Jeff has heard his fair share of excuses.

3 comments

  • tara

    If someone’s getting details about something urgent, such as evening plans or meeting places (and doing it quietly), I don’t care. But I’ve got a similar, also annoying, story of someone who also broke those rules.

    Also on a 31, a woman whipped out her phone and started gossiping about a friend’s love life, and about how she had an annoying day at work, blah blah blah.
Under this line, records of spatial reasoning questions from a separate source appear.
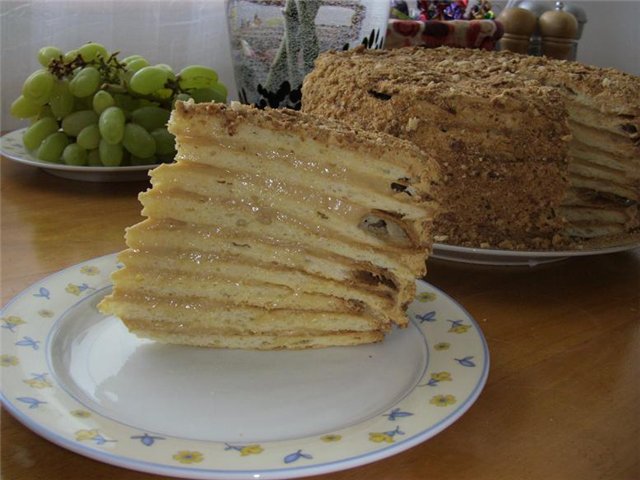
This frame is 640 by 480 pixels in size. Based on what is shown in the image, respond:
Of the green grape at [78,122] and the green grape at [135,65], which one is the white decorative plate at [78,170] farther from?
the green grape at [135,65]

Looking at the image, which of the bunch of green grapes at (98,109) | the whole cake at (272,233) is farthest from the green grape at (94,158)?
the whole cake at (272,233)

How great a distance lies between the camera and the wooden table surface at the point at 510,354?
77 cm

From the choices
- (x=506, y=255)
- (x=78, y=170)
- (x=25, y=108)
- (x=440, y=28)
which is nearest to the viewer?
(x=506, y=255)

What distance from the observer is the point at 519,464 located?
0.78 metres

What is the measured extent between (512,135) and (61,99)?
36.7 inches

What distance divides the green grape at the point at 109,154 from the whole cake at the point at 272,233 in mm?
639

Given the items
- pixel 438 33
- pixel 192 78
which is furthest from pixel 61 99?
pixel 438 33

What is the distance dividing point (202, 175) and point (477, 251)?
19.0 inches

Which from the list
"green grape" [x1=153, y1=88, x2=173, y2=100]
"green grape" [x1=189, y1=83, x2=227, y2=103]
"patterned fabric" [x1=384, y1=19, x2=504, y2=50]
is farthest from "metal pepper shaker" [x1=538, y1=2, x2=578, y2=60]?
"green grape" [x1=153, y1=88, x2=173, y2=100]

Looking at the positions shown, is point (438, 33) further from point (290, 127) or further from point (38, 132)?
point (290, 127)

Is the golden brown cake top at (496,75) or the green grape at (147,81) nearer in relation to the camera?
the golden brown cake top at (496,75)

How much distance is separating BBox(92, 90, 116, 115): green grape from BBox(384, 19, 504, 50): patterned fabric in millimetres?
1123

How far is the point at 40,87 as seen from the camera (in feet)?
5.26

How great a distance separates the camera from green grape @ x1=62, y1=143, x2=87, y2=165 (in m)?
1.58
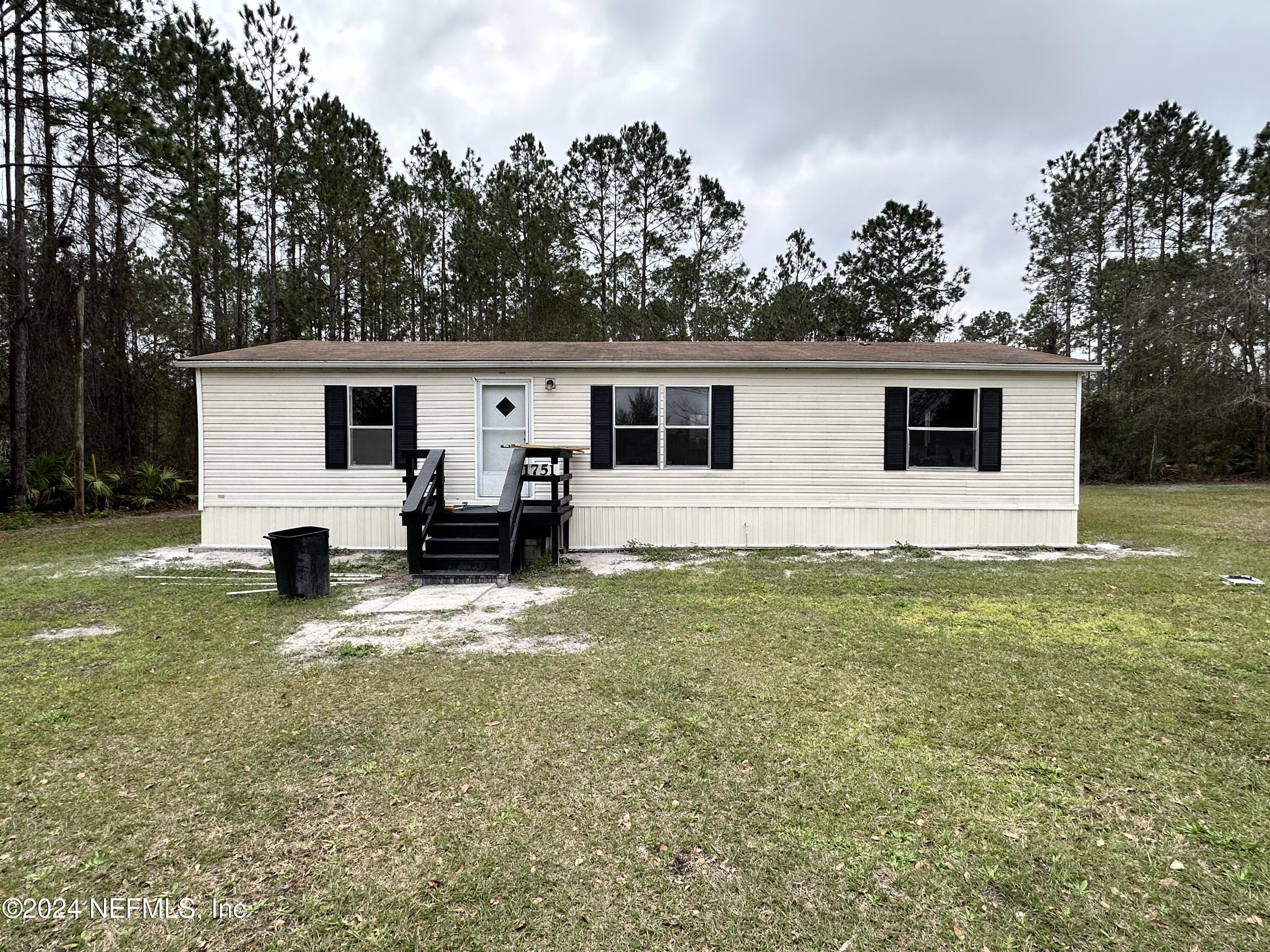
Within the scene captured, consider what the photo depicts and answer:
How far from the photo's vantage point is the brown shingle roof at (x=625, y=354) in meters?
8.37

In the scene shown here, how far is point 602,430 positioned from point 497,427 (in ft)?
4.91

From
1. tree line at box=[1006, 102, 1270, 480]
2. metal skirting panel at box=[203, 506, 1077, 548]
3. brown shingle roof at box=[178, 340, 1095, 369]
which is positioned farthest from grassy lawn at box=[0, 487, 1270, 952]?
tree line at box=[1006, 102, 1270, 480]

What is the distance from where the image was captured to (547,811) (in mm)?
2387

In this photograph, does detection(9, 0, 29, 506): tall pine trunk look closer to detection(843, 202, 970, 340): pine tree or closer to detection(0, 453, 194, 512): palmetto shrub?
detection(0, 453, 194, 512): palmetto shrub

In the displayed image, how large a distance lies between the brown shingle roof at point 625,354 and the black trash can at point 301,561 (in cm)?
338

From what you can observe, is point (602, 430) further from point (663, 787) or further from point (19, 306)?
point (19, 306)

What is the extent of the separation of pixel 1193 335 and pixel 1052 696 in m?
20.9

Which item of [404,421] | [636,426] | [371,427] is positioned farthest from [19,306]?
[636,426]

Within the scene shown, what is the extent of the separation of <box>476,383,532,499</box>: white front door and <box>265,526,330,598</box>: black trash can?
2.84m

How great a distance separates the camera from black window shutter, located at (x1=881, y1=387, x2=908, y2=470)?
8547 millimetres

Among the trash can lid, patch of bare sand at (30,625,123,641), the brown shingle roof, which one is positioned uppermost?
the brown shingle roof

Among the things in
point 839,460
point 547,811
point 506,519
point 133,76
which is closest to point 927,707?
point 547,811

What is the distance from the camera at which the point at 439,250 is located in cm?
1936

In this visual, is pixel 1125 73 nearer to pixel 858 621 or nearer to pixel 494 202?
pixel 494 202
It was a 7 p.m. with a beverage conversation, not a crowded bus convo, for sure.

    THEN HER BOSS CALLS (and I know this because she tells her friend she has to go because it’s her boss), and proceeds to have an HR conversation about her “integrity” and why she made a decision she did, and why she didn’t tell her boss something.

    My solution is to stare at the person the whole time. If they get testy and wonder what you’re looking at, say you assumed they were putting on a show.

  • Jenny

    The staring NEVER works for me. I think people feel invisible when they’re on the phone.

    Does Muni need a no-cellphone policy? I have a feeling it would be as effective as the no-drink and no-food policy – both unheeded.

    Maybe we should all just be more vocal and tell people to shut up from time to time. My strategy: throw on the headphones.

  • ha! yeah, headphones do the trick — sometimes. but some mouths are so loud and insistent that they’ll supersede your tunes.

    i don’t think we need a no-cellphone policy, though. in a perfect world, i’d chase the issue upstream and simply work on people’s awareness of their surroundings. in this imperfect world, i like the idea of bitching to friends about it … and posting on this site, natch.